Culture is difficult to build - either from scratch or from an established base. I have practised mutual respect - a meritocracy. Although formally I was a "group leader" or "supervisor" I regarded my colleagues - whether students of research assistants as my peers.

I was prepared to be told when I was "wrong" and think about it. Gradually we built a culture where the culture - as well as the people - determined what we did and how we worked. My group reorganised how we ran weekly meetings and I followed their practice. (Of course things like lab safety and secure practice have to be taken ultra-seriously as do basic human relations - gender, race, etc.).

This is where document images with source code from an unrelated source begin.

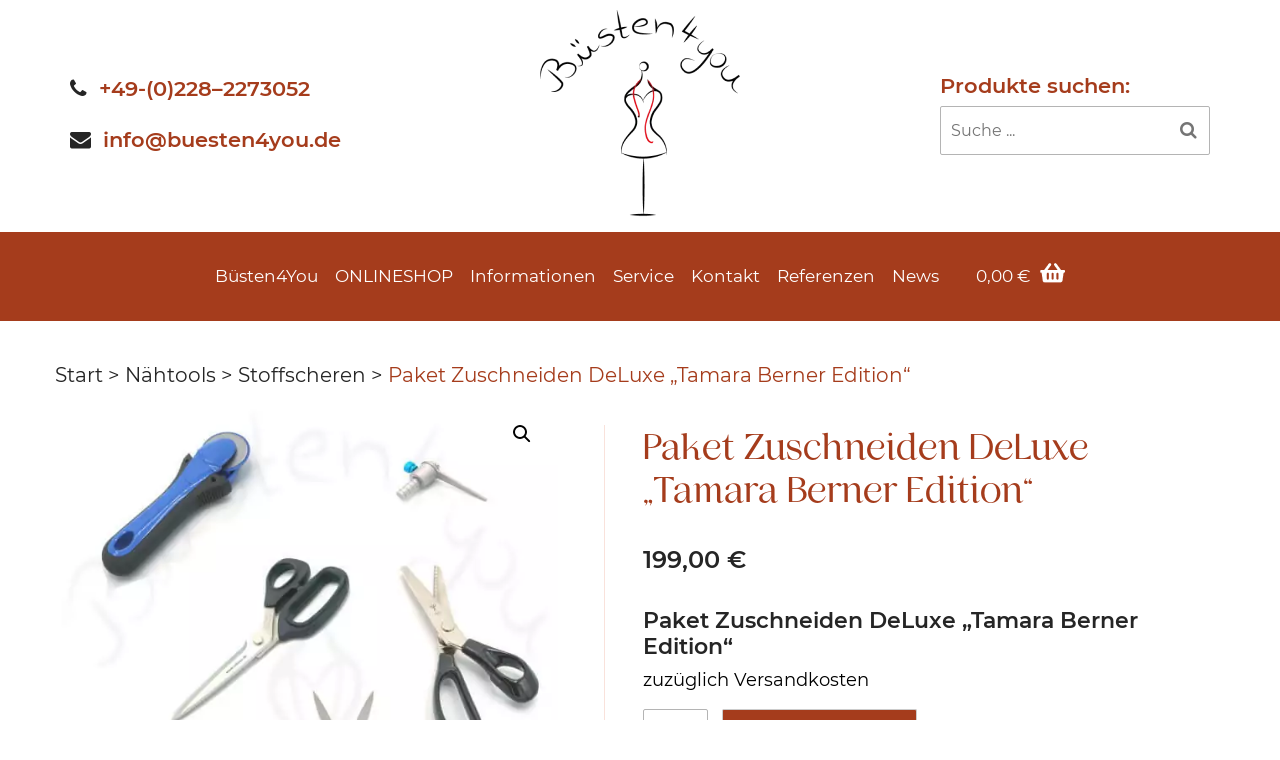

--- FILE ---
content_type: text/javascript
request_url: https://buesten4you.de/wp-content/cache/autoptimize/js/autoptimize_single_16fddfafb4365428e13449370375ebca.js?ver=1.0.1
body_size: 923
content:
jQuery(document).ready(function($){$('a.anc[href^="#"]').click(function(){var el_id=$(this).attr('href');$([document.documentElement,document.body]).animate({scrollTop:$(el_id).offset().top},600);});$(document).on('click','.menu-toggle.mtc',function(e){$('#masthead').toggleClass('mobile_open');if($('#masthead').hasClass('mobile_open')){$('#t-m-cart').attr('src',$('#t-m-cart').attr('data-hover-src'));}else{$('#t-m-cart').attr('src',$('#t-m-cart').attr('data-normal-src'));}
if($(this).hasClass('menu-toggle-clicked')){$(this).removeClass('menu-toggle-clicked');}else{$(this).addClass('menu-toggle-clicked');}
if($('.main-navigation').hasClass('toggled')){$('.main-navigation').removeClass('toggled');}else{$('.main-navigation').addClass('toggled');}});function check_sticky_header(){var scrollTop=$(window).scrollTop();var mainHeader=$('header#masthead');if(scrollTop>=100){mainHeader.addClass('sticky-header');}else{mainHeader.removeClass('sticky-header');}}
check_sticky_header();$(window).scroll(function(e){check_sticky_header();});var searchButton=$('button#ws_submit');$(document).on('click','button#ws_submit, input#ws_input_submit',function(e){var screenSize=$(window).innerWidth()+17;var headerForm=$('form#ws_searchform');});function archive_tree(){if($('#woocommerce-sidebar').length>0){$("#woocommerce-sidebar ul.filter-items li").each(function(i,e){if($(this).children('ul').length>0){$(this).addClass('has_sub_menu');var nadElemHeight=$(this).children('label').innerHeight()+6;$(this).prepend('<span class="nad_lvl_sub" style="height: '+nadElemHeight+'px;"></span>');$(this).children('ul').children('li').each(function(i,e){var elemHeight=$(this).innerHeight()-1;$(this).prepend('<span class="lvl1_sub" style="height: '+elemHeight+'px;"></span>');});}});}}
archive_tree();$(window).resize(function(){archive_tree();});$('.yith-wcan-filters .yith-wcan-filter h4').on('click',function(e){if($(window).innerWidth()<992){archive_tree();$(this).toggleClass('close_wid');$(this).next().toggleClass('openWidget');}});if($('#woocommerce-sidebar').length>0){$('.price-slider-min').attr('type','text');$('.price-slider-max').attr('type','text');}
$('.site-footer h2.widget-title').on('click',function(e){if($(window).innerWidth()<767){$(this).toggleClass('close_wid');$(this).next().toggleClass('openWidget');}});$('.categories_items').slick({slidesToShow:1,slidesToScroll:1,swipe:false,dots:true,infinite:false,mobileFirst:true,arrows:false,centerPadding:'80px',autoplay:true,autoplaySpeed:5000,pauseOnHover:false,pauseOnFocus:false,responsive:[{breakpoint:1400,settings:{slidesToShow:5}},{breakpoint:1100,settings:{slidesToShow:4}},{breakpoint:900,settings:{slidesToShow:3}},{breakpoint:576,settings:{slidesToShow:2}},{breakpoint:100,settings:{slidesToShow:1}}]});function main_padding(){var site_header_height=$('.site-header').innerHeight();$('.site-main').css('padding-top',site_header_height);}
function archive_product_loop(){if($('body.archive.woocommerce').length>0){if($(window).innerWidth()<1200){if($('ul.products').hasClass('columns-3')){$('ul.products').removeClass('columns-3').addClass('columns-2');}}else{if($('ul.products').hasClass('columns-2')){$('ul.products').removeClass('columns-2').addClass('columns-3');}}}}
$(window).resize(function(e){archive_product_loop();});archive_product_loop();});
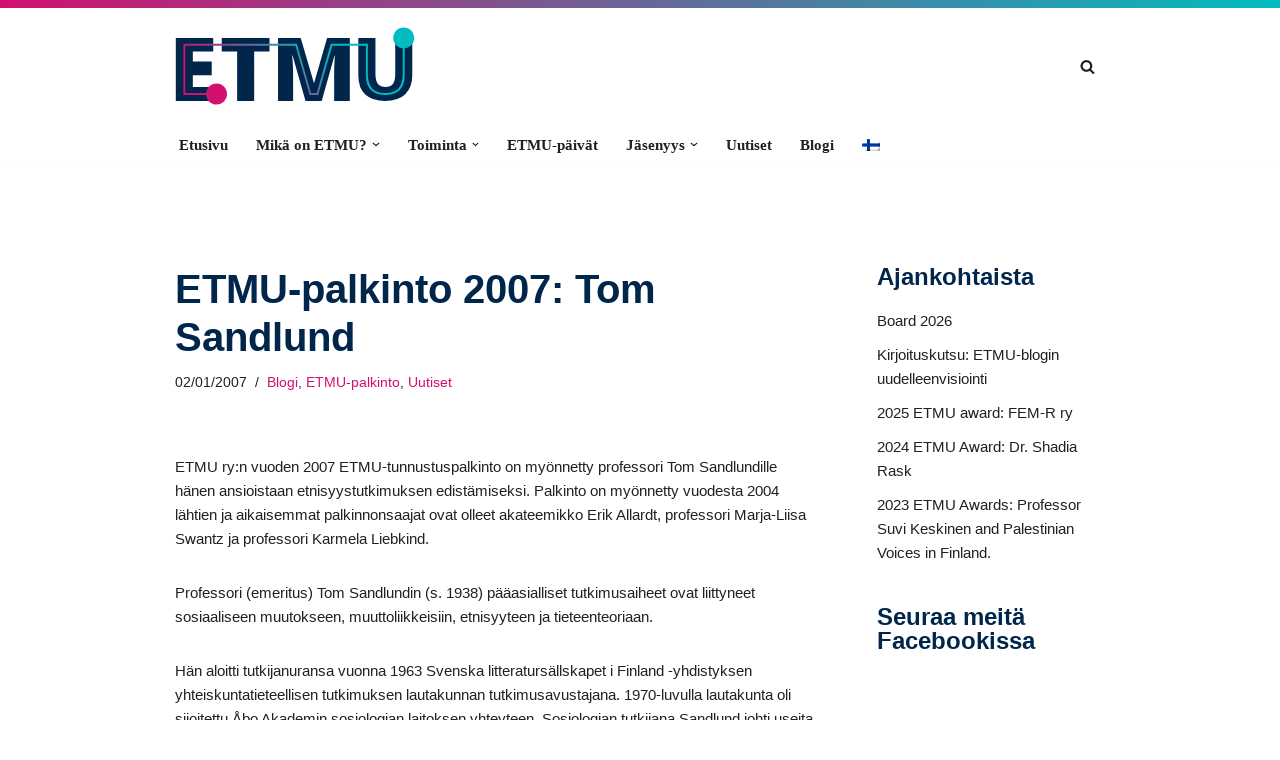

--- FILE ---
content_type: image/svg+xml
request_url: https://etmu.fi/wp-content/uploads/2018/04/Logo_ETMU_header_opt.svg
body_size: 610
content:
<svg xmlns="http://www.w3.org/2000/svg" style="isolation:isolate" width="300" height="100"><defs><clipPath id="a"><path d="M0 0h300v100H0z"/></clipPath></defs><g clip-path="url(#a)"><g fill="#01264C"><path d="M47.781 76.356V93.71H1V14.915h46.781V32H22.289v12.396h23.606V61.48H22.289v14.876h25.492zM98.954 32.005V93.71H77.665V32.005H58.428l-.003-17.09h59.716v17.09H98.954zM183.38 93.71h-20.264l-16.115-56.751h-.485q1.132 14.497 1.132 22.528V93.71h-18.864V14.915h28.349l16.438 55.944h.431l16.115-55.944h28.403V93.71h-19.564V59.164q0-2.695.081-5.983.081-3.287.727-16.115h-.485L183.38 93.71zM275.298 14.848h21.289v46.787q0 15.259-8.758 23.633-8.758 8.374-25.25 8.374-16.115 0-24.765-8.135-8.65-8.134-8.65-23.393V14.848h21.396v45.617q0 8.241 3.126 11.963 3.126 3.722 9.216 3.722 6.521 0 9.459-3.695 2.937-3.695 2.937-12.096V14.848z"/></g><linearGradient id="b" x1="28.86%" y1="94.221%" x2="78.694%" y2="72.334%"><stop offset="1.304%" stop-color="#d11070"/><stop offset="100%" stop-color="#01bcbe"/></linearGradient><path d="M284.706 27.953v33.751h2.365V27.956C293.753 27.367 299 21.749 299 14.915c0-7.226-5.866-13.092-13.092-13.092-7.226 0-13.093 5.866-13.093 13.092 0 6.821 5.227 12.43 11.891 13.038zM38.901 83.85H12.827V24.64h137.766l17.661 61.576h10.706l17.645-61.576h42.074v37.064h2.365v-39.43h-45.627v.002h-.61l-17.644 61.575h-7.128l-17.66-61.575h-.788v-.002H10.462v63.941h28.43c.574 6.698 6.199 11.962 13.044 11.962 7.226 0 13.092-5.866 13.092-13.092 0-7.226-5.866-13.092-13.092-13.092-6.809 0-12.412 5.21-13.035 11.857zm245.805-22.146q-.842 22.146-20.841 22.146v2.365q23.206-.662 23.206-24.511h-2.365zm-22.856 24.51v.001h2.05V83.85h-2.014q-20 0-20.842-22.146h-2.365q0 23.831 23.171 24.51z" fill="url(#b)"/></g></svg>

I am very proud of the people who went through "my" / our group. They all went into hi-tech IT - companies, scientific organisations and none into formal academia. Most are in the UK and therefore directly contributing to our wealth and my pension.

The Friday pub sessions are really valuable. Nothing as formal as an "away day". It helped that many of us played cricket (I gave up two years ago - made it to 70), and I introduced them to the Guardian crossword.

It depends very much on the goal of your group. If you have a chance to develop new ways of doing things, do so. If there is no slack in the system then the daily work is likely to turn out competent but no inspiring code.

If you can do one thing go on a Software Carpentry course (you might be able to count it as training). If not, can you run a dojo? If your organisation provides training you may be able to bring in someone (or travel) to provide the experience. fresh views help.

Ultimately you have to aim for respect, and flexibility. I don't make major mistakes or have failures - I have experiments which don't work out at the time. JUMBO has been through 6 revisions over 20 years. I'm very lucky - I have that luxury to keep going at something which isn't critical for my income. When I was earning an income through consultancy/training I had to make sure that I had some slack in which to learn.

Avoid individualism but try to give everyone space in which to make their own identifiable contribution. I would normally start projects, then suggest that group members worked =on them, and when the left, they retained the "guru-ship" of the project.